| Исходный текст |
Потом я работал в немецком издательстве "Таурус", оно издавало и русские книги. А потом я больше писал русские книги, так как мои русские книги переводились довольно хорошо. Ну, например, "Азеф", который первоначально назывался "Генерал Бо", переведен на 9 или 10 языков, и все издательства платили, в особенности немецкое издательство платило хорошо, так что я перебивался кое-как. "Тухачевский, красный маршал" был переведен на многие языки - на скандинавские, на французский, немецкий, английский и т. д.
ДГ. Какие были тиражи ваших книг в 20-30-х годах на русском языке?
РГ. Видите ли - тиражи всегда были тайной издательства. Моими издателями были Абрам Саулович Каган, который до сих пор живет где-то в Нью-Йорке, у него есть здесь издательство "Юниверсити-пресс", и Яков Ноич Блох. "Петрополис" - так называлось это издательство. В былые времена они открыли издательство в Питере, и там издавали очень хорошие книги, всех русских поэтов - Гумилева, Ахматову, Георгия Иванова, Мандельштама - это были их издания. Ну, и люди они были очень милые, но тиражи всегда были тайной издательства, я никогда этого не мог знать и предпочитал всегда от них получать аванс, а остальное было чрезвычайно проблематично. Но первое издание "Азефа" разошлось в 6 месяцев, они должны были выпустить второе издание в одном томе. Как я ни допытывался, так я до гробовой доски, вероятно, не узнаю его тиража.

| Цель задания |
Пожалуйста, выпишите из исходного текста без изменений всё, что идет от слов «РГ. Видите ли» вниз до слов «узнаю его тиража.» включительно.

| Данные ниже |
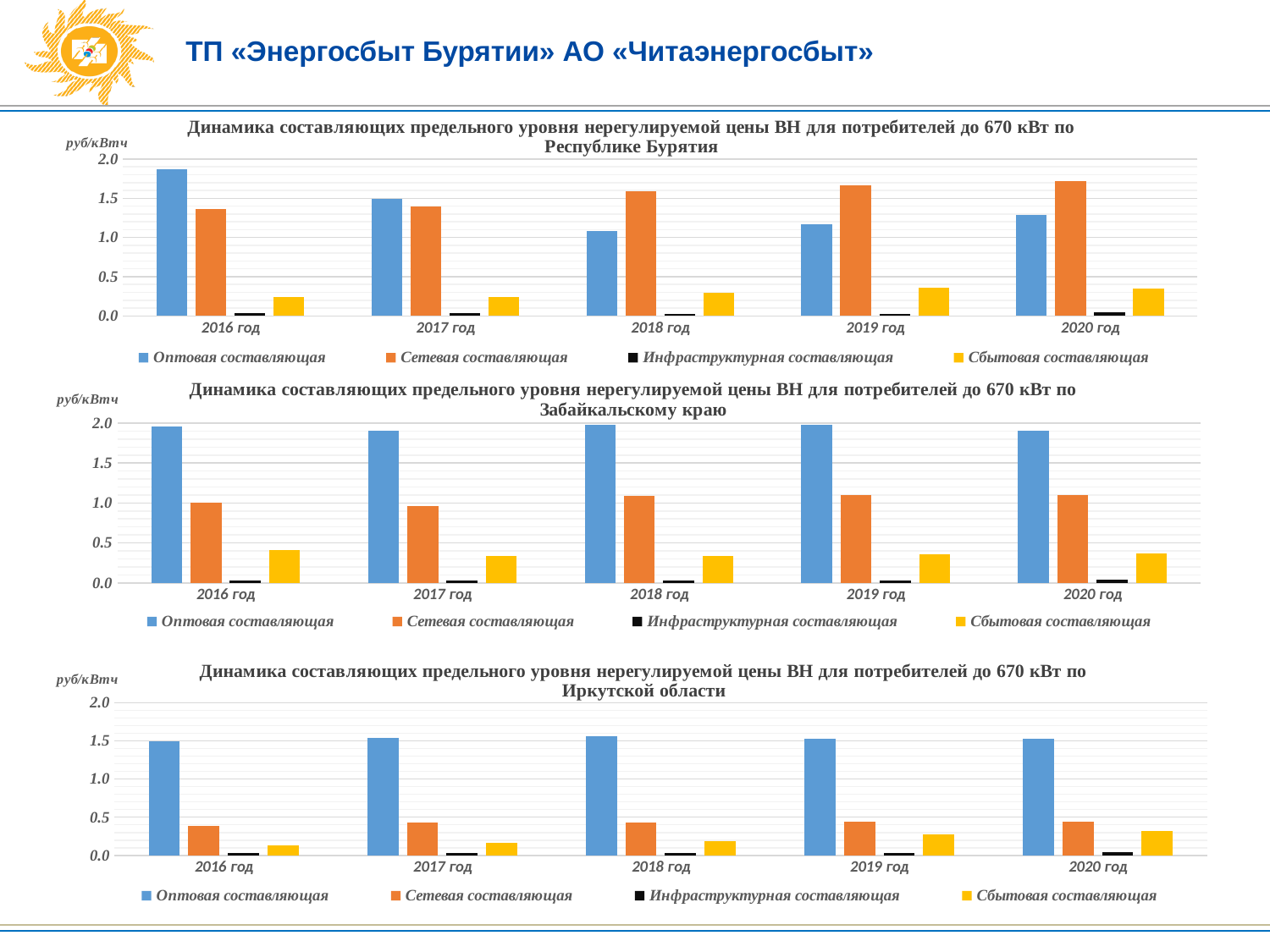
In the top chart (Республика Бурятия), is the value of Оптовая составляющая for 2016 год greater or less than 1.5? greater In the top chart (Республика Бурятия), which is larger for 2020 год: Оптовая составляющая or Сетевая составляющая? Сетевая составляющая What kind of chart is the chart titled «Динамика ... по Республике Бурятия» (the top chart)? bar chart In the top chart (Республика Бурятия), how many series does the legend list? 4 In the middle chart (Забайкальский край), is the value of Оптовая составляющая for 2016 год greater or less than 1.5? greater In the top chart (Республика Бурятия), is the value of Сетевая составляющая for 2020 год greater or less than 1.5? greater In the top chart (Республика Бурятия), which is larger for 2016 год: Оптовая составляющая or Сетевая составляющая? Оптовая составляющая In the top chart (Республика Бурятия), how many years are shown on the x axis? 5 In the top chart (Республика Бурятия), does Сетевая составляющая rise or fall from 2016 год to 2020 год? rise In the bottom chart (Иркутская область), in which year is Сбытовая составляющая lowest? 2016 год In the top chart (Республика Бурятия), in which year is Оптовая составляющая highest? 2016 год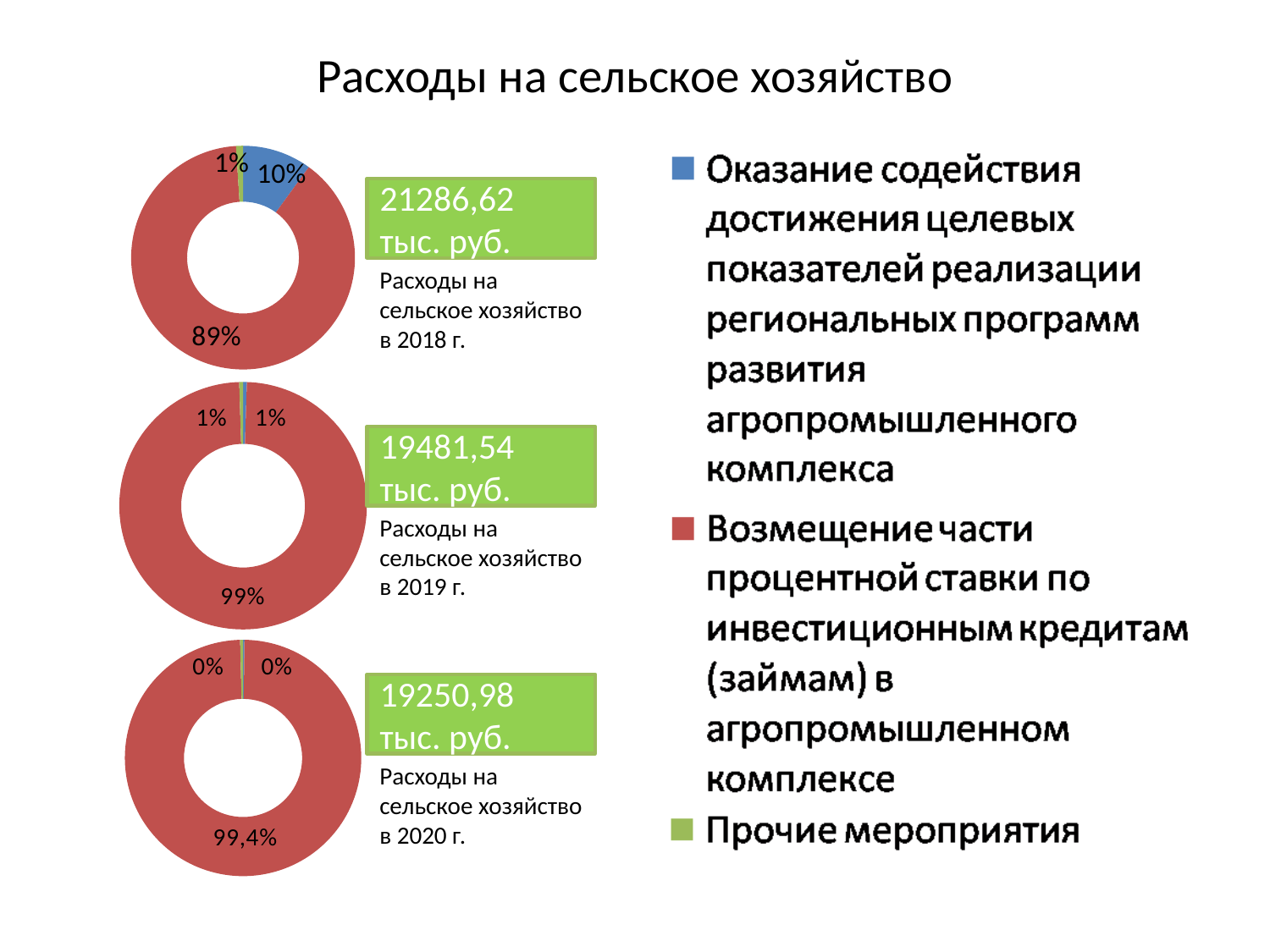
In the 2018 chart (top), what share is shown for 'Возмещение части процентной ставки по инвестиционным кредитам (займам) в агропромышленном комплексе'? 89% In the 2018 chart (top), what share is shown for 'Прочие мероприятия'? 1% In the 2020 chart (bottom), what share is shown for 'Возмещение части процентной ставки по инвестиционным кредитам (займам) в агропромышленном комплексе'? 99,4% In the 2018 chart (top), which category has the largest share? Возмещение части процентной ставки по инвестиционным кредитам (займам) в агропромышленном комплексе In the 2018 chart (top), which category has the smallest share? Прочие мероприятия How many categories does the legend list? 3 In the 2018 chart (top), what is the difference between the share for 'Возмещение части процентной ставки...' and the share for 'Оказание содействия...'? 79% What total expenditure is shown next to the 2019 chart (middle)? 19481,54 тыс. руб. What kind of charts are shown on the slide? Doughnut (pie) charts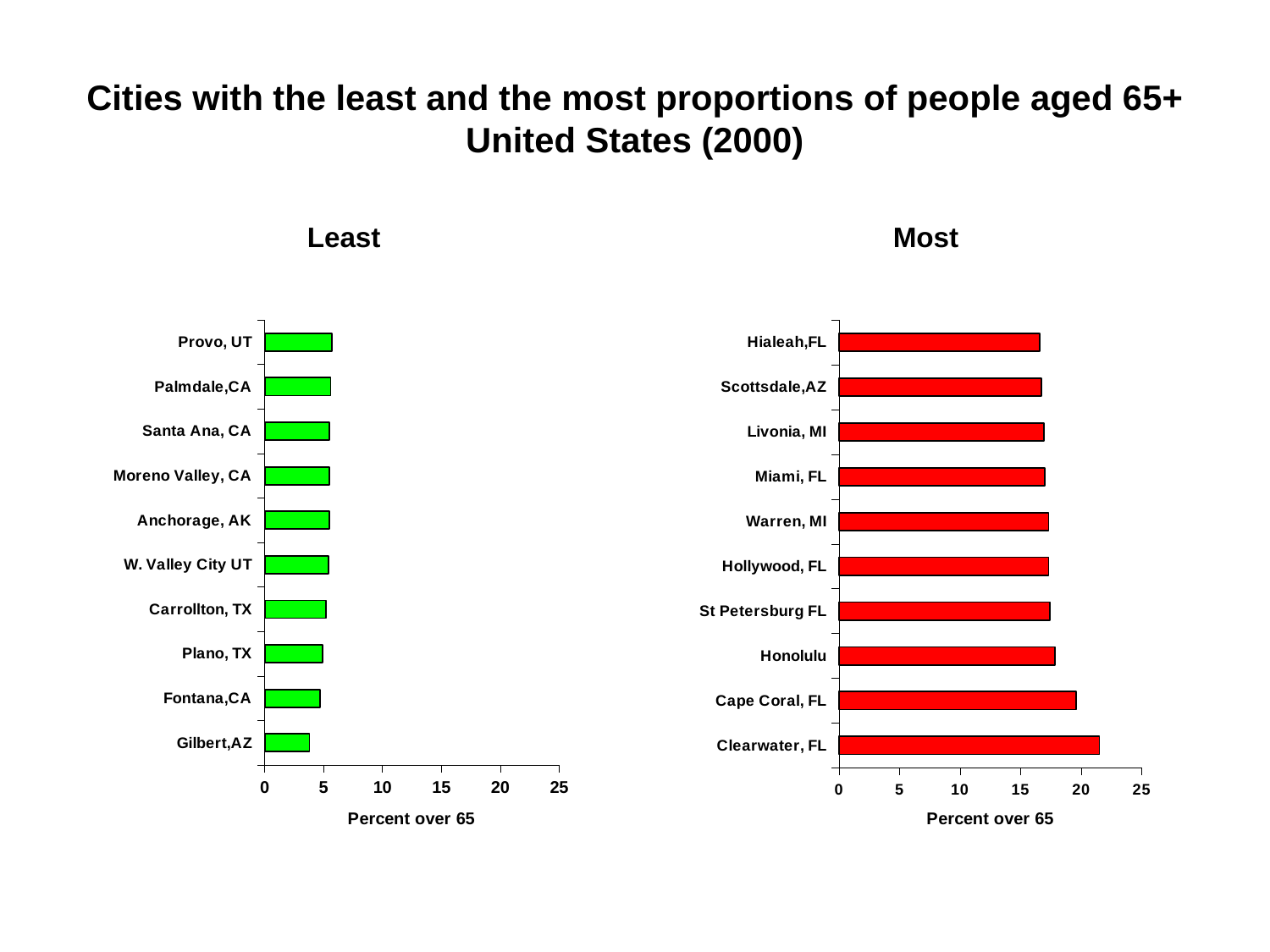
What is the x-axis title of the Least chart? Percent over 65 In the Most chart, is the value for Clearwater, FL greater or less than 20? greater In the Least chart, which has the larger value, Fontana,CA or Gilbert,AZ? Fontana,CA In the Most chart, is the value for Hialeah,FL greater or less than 15? greater How many cities are shown in the Most chart? 10 How many cities are shown in the Least chart? 10 In the Least chart, is the value for Provo, UT greater or less than 5? greater In the Most chart, which has the larger value, Clearwater, FL or Cape Coral, FL? Clearwater, FL In the Most chart, which city has the highest percent over 65? Clearwater, FL In the Least chart, which city has the lowest percent over 65? Gilbert,AZ What kind of chart is the Most chart? Bar chart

| Ваше решение |
РГ. Видите ли - тиражи всегда были тайной издательства. Моими издателями были Абрам Саулович Каган, который до сих пор живет где-то в Нью-Йорке, у него есть здесь издательство "Юниверсити-пресс", и Яков Ноич Блох. "Петрополис" - так называлось это издательство. В былые времена они открыли издательство в Питере, и там издавали очень хорошие книги, всех русских поэтов - Гумилева, Ахматову, Георгия Иванова, Мандельштама - это были их издания. Ну, и люди они были очень милые, но тиражи всегда были тайной издательства, я никогда этого не мог знать и предпочитал всегда от них получать аванс, а остальное было чрезвычайно проблематично. Но первое издание "Азефа" разошлось в 6 месяцев, они должны были выпустить второе издание в одном томе. Как я ни допытывался, так я до гробовой доски, вероятно, не узнаю его тиража.